* **TEXT PROVIDED**

My mother had four different first names, depending on which language she was speaking at the time. She was Anka in German, Hanka in Polish, Chanka in Yiddish, and after arriving in Australia on a refugee passport in 1949, she adopted the anglicised version of herself, Hannah. Her surname was Altman, although after she married my father, that vestige of her former life disappeared too. The only remnants of her years in Europe were captured in a few black-and-white photographs kept in an old shoebox, hidden away in the hallway cupboard, together with a leather suitcase and tailored winter coat she never wore. As a young girl, I would secretly rummage through these photos, searching for my mother’s story in the anonymous faces I knew no longer walked this earth.
When the ghosts of her past became too much for her to bear, my mother took her own life. I was 21 years old at the time, left to deal with my own ghosts. More than 30 years later, on one otherwise uneventful Sunday afternoon, I tried to resurrect my mother’s past.
I wanted to explain the burnt branches of our family tree to my children, the eldest of whom was turning 21. I had spent my youth running away from my mother’s story. Now, as a mother of the grandchildren she would never know, I felt an urgency to piece together her life. Typing one of the versions of her name into Google – Hanka Altman – up came a link to a photo of her seated in the middle of a group of young men in uniform. She was the secretary for the Jewish Civil Police at Bergen-Belsen’s displaced persons camp in 1946. At 21, she was alone in the world, a survivor of the horrors of the Łódź ghetto, Auschwitz and Bergen-Belsen in turn. She was smiling.
There was the reason why. Nandi. Top row, fourth from the left. Handsome and tall, I recognised him immediately from the only black-and-white photo my mother would show me from that hidden shoebox.
“He was the love of my life,” she used to tell me.
And as a young girl, hearing stories of how Nandi made her feel alive again after she had lost her entire world, I kind of fell for him too. She reminisced about how they would go for drives into the countryside on weekends, hiking in the forest, picnicking beside lakes. Licking the wounds of their recent traumas, they spoke headily of a future together, once they could find a country that agreed to take them in as refugees.
The youngest of six siblings, and the sole survivor of her entire family who had all been murdered during the war, my mother had nowhere to go. Nandi had an uncle in America and promised her they would travel there together one day to start a new life. But she told me the love of her life ended up breaking her heart and left Europe without her.
In the photo, she sat looking forward, not knowing how the rest of her life might unfold. She had met Nandi and fallen in love. Although she told me a little about her time in Germany after the war with Nandi, that hopeful moment captured by the camera can never be retrieved. Which leads me back to why I googled her name almost 70 years after the photo was taken. I ached to find out more about their relationship. Who was this man to whom I felt so strangely drawn to?
I decided to stalk him online. The same photo that was in my mother’s shoebox appeared on the screen. Five people’s names were identified in the caption underneath, one of whom was Ned, an abbreviation for Ferdinand, Nandi’s real name. He had donated his own copy of the photo to the Holocaust museum in Washington. My heart raced as I ran to tell my children that I had found my mother’s old boyfriend. They had grown up with my curious fascination around Nandi. We quickly looked him up in the phone book and found a number in the US.

* **DATA SEGMENT**
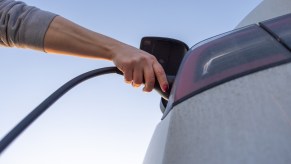 Woman's hand plugging in a Nissan Leaf, the USA's cheapest EV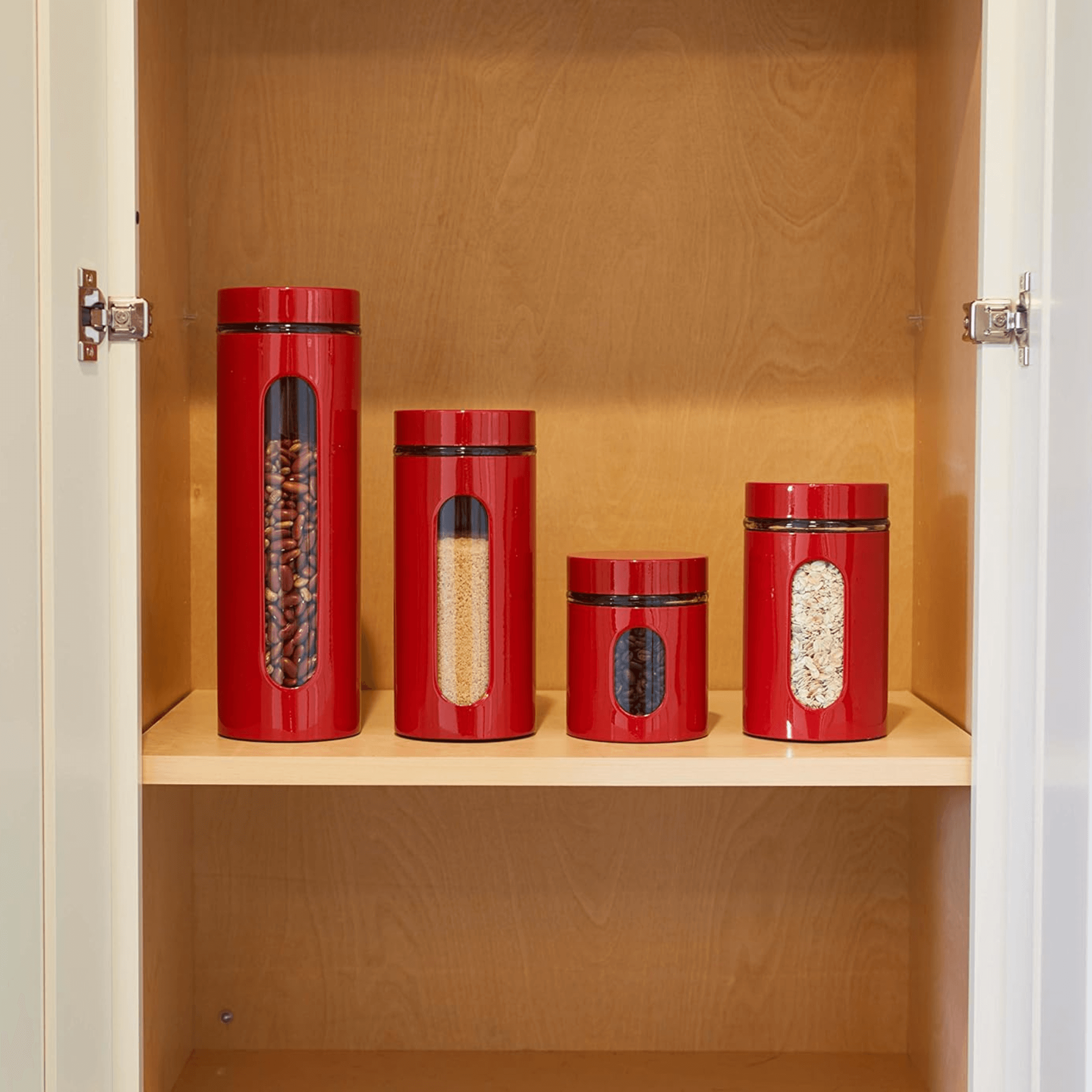 Anchor Hocking 4-piece cherry red glass canister set displayed in a kitchen cabinet with airtight lids.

* **EXERCISE GOAL**
In the memoir about the mother named Hanka Altman, what position did she hold at the Bergen-Belsen displaced persons camp in 1946?

* **ANSWER**
She was the secretary for the Jewish Civil Police.